Key Takeaways from NRF 2021

By Team Session AI on March 6, 2021

Consumer Sentiment and Dealing with Uncertain Times

NRF 2021, Retail’s Big Show – Chapter 1, was a recognition of the retail industry’s resilience in the face of the pandemic and its continued impact on the economy. The industry’s ability to adapt in a time of crisis showed through innovations with which retailers pivoted to serve customers and employees in new ways.  

“We were unwavering in our absolute commitment to the safety of our employees, our partners, our customers, and our communities,” said Mike George, NRF Chairman and President and CEO of Qurate Group Inc., in his opening remarks.

Limiting the number of people in the facilities, arrangements to have employees work from home where possible, implementing masks and social distancing requirements, adding sanitation stations and robust cleaning protocols, changing traffic flows and operating procedures, providing special shopping hours for high-risk groups — retailers took these and many other steps to ensure the health and safety of the communities they serve and their employees. And then came the expansion of online capabilities to help consumers shop from the safety and comfort of their homes. Many retailers completed digital transformation projects in months that previously would have taken years. 

As Mitch Joel of Six Pixels Group said in his talk, “Retail is going through The Great Compression with eCommerce and other digital capabilities being pushed into an accelerated mode within a span of a few months.”

Some innovations that George showcased in his opening remarks included:

“These efforts, and so many more, perfectly aligned with what our customers needed and the customers responded, enabling us to set and beat many digital sales records,” George added. 

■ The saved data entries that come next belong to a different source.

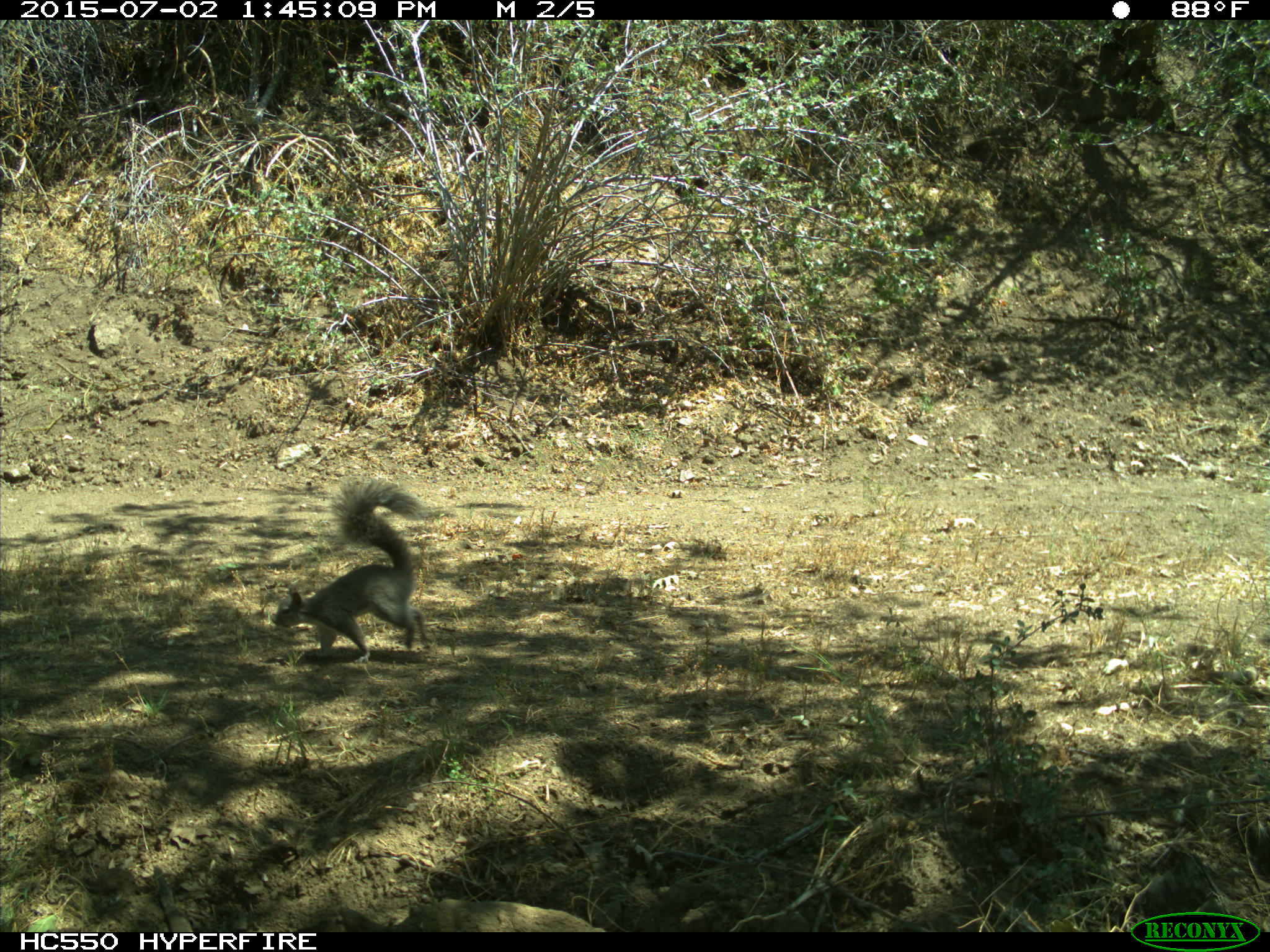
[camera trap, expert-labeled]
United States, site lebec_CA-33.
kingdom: Animalia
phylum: Chordata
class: Mammalia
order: Rodentia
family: Sciuridae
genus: Sciurus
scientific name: Sciurus carolinensis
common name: eastern gray squirrel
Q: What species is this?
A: Sciurus carolinensis (eastern gray squirrel).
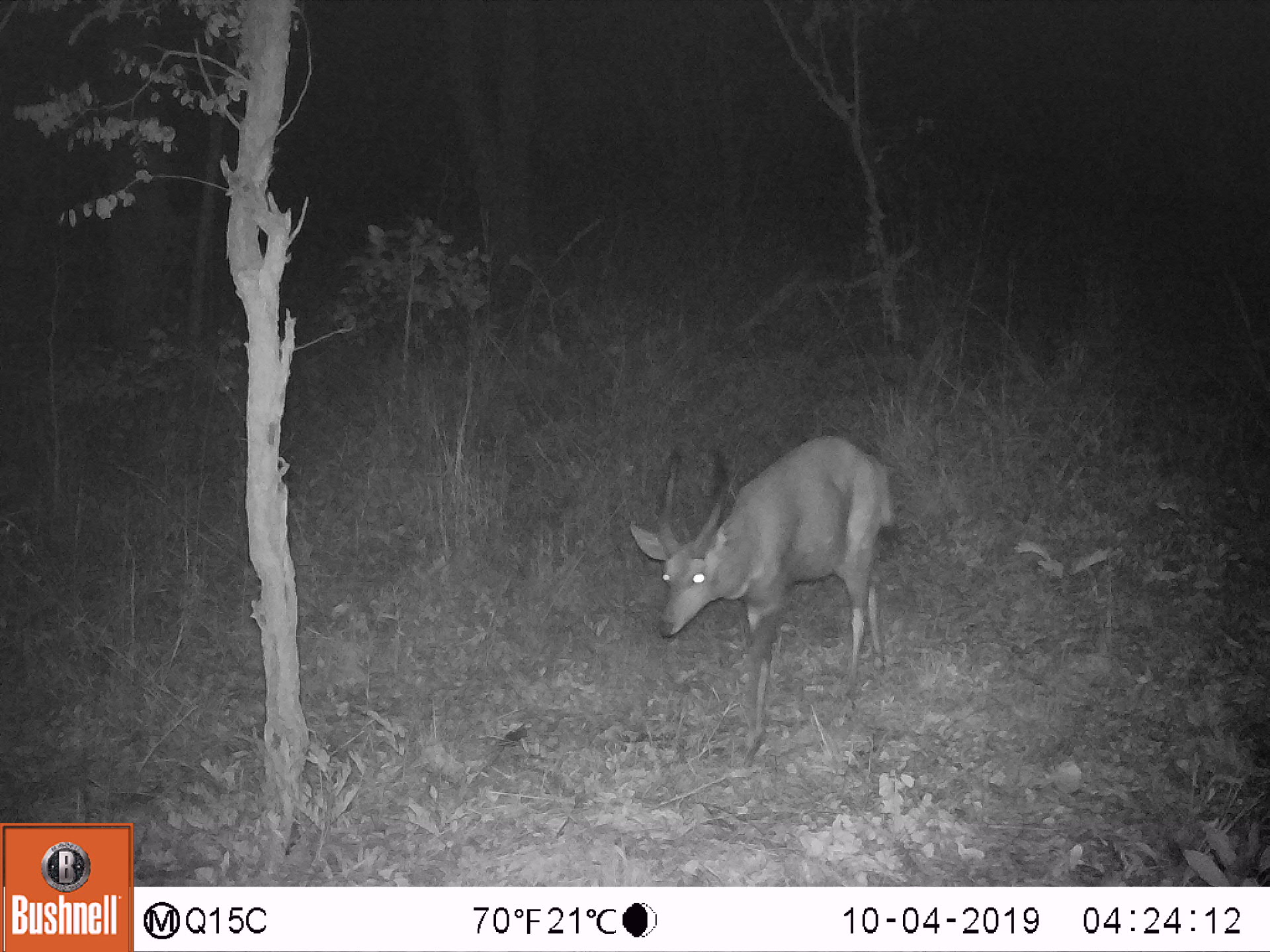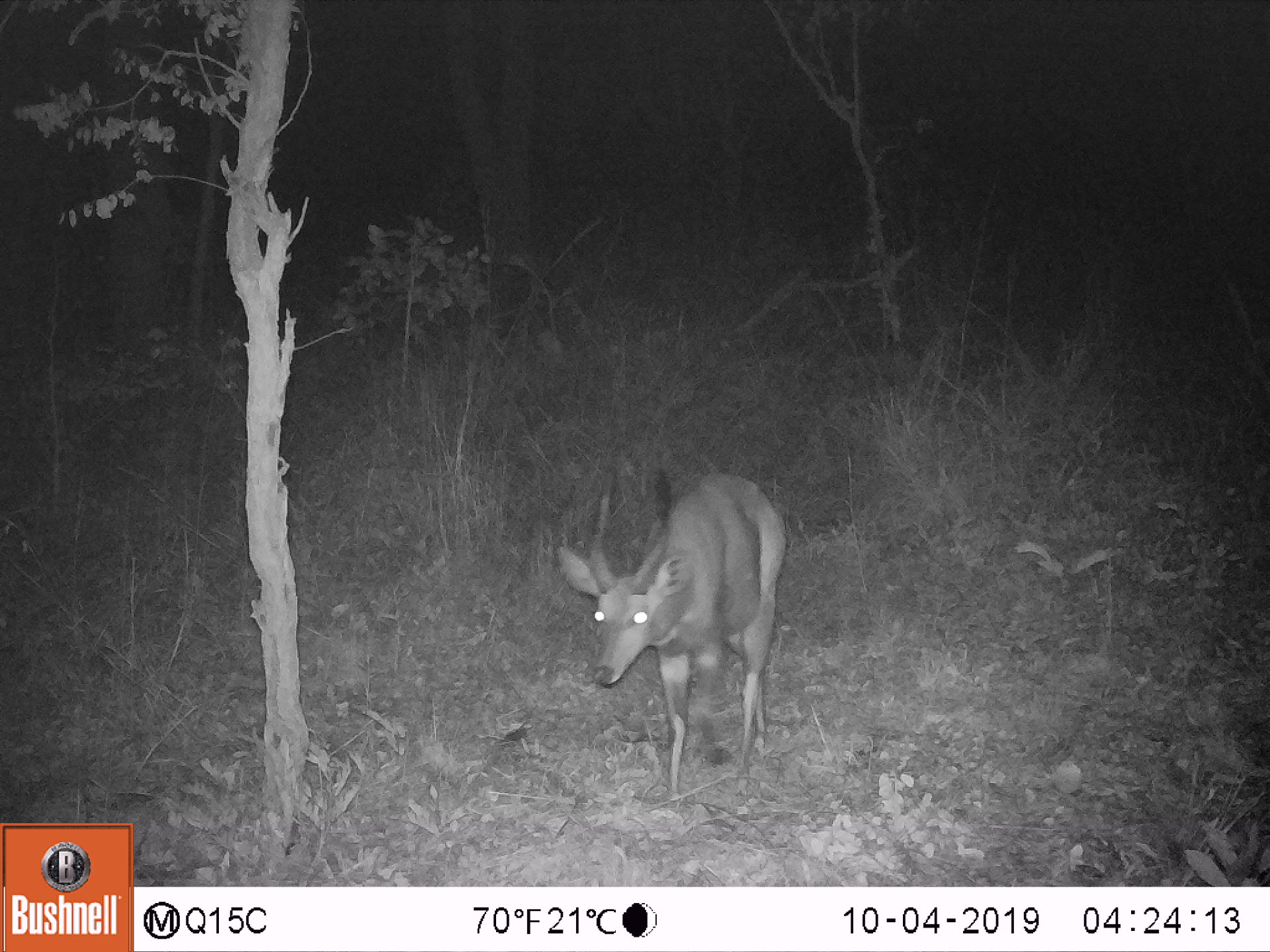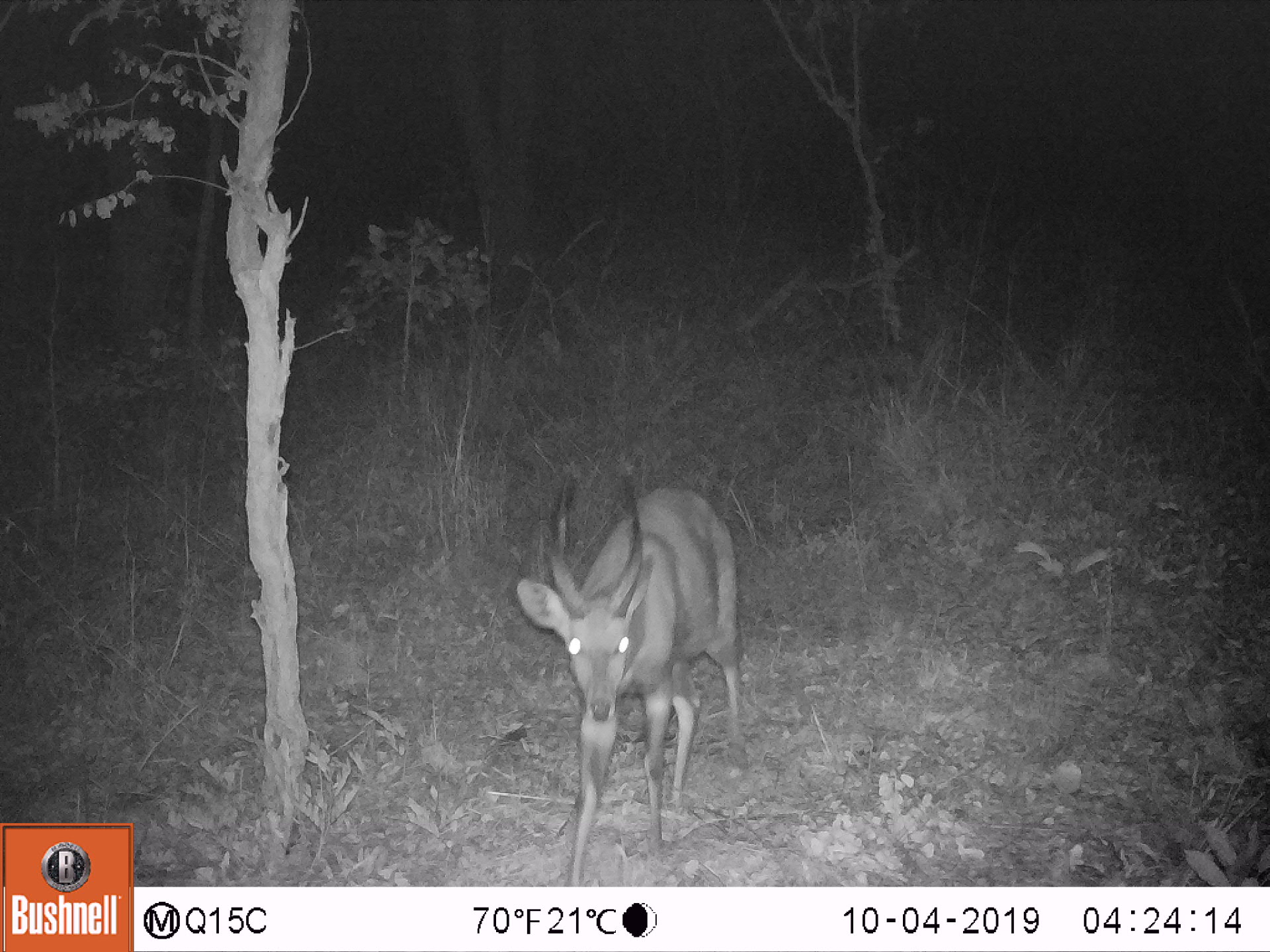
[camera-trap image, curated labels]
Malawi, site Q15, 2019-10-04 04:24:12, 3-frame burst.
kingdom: Animalia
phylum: Chordata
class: Mammalia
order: Artiodactyla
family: Bovidae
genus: Tragelaphus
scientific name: Tragelaphus sylvaticus sylvaticus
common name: cape bushbuck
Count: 1.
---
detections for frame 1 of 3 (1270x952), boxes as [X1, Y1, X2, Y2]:
cape bushbuck: [629, 426, 897, 785]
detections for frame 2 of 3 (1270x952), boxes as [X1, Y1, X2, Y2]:
cape bushbuck: [559, 445, 796, 807]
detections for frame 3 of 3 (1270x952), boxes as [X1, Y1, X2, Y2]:
cape bushbuck: [515, 467, 747, 878]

Indeed, the pandemic put into motion plans for many retailers who were at different stages of digital transformation. For example, Verizon was already noticing the changes in consumers’ shopping patterns prior to the pandemic and had implemented many digital projects in response. According to Krista Bourne of Verizon, the pandemic further validated the company’s omnichannel approach as well as its personalization and digital at the core strategy. “It also showed some opportunities,” Bourne explained. “Customers were responding very well to appointment setting. At Verizon this year we have already handled 1.4 million appointments. … It also showed us some opportunities such as curbside as a fulfillment option and contactless payment. So for us, it validated a lot of things, and also exposed some areas that we could add to the roadmap and somethings that we could accelerate.”

While many of the discussions at this year’s NRF event centered around the Consumer Journey and Customer Experience, one presentation focused on Consumer Sentiment. So often we think of customers in terms of age, location, and other demographic identifiers. But consumer sentiment focuses on how a customer might be feeling in relation to events happening now. And feelings can travel across demographics in such a way that a Gen Z buyer may have the same attitude as a Baby Boomer in certain situations. Understanding consumer sentiment can help us more effectively predict outcomes when engaging with consumers.

This is especially true when we consider the past year which was shaped by fear and uncertainty, and the new shift in 2021 towards hope and a return to normalcy. In her NRF presentation WGSN’s Director of Insight, Andrea Bell revealed some current underpinnings of consumer sentiment that are shaping our behavior.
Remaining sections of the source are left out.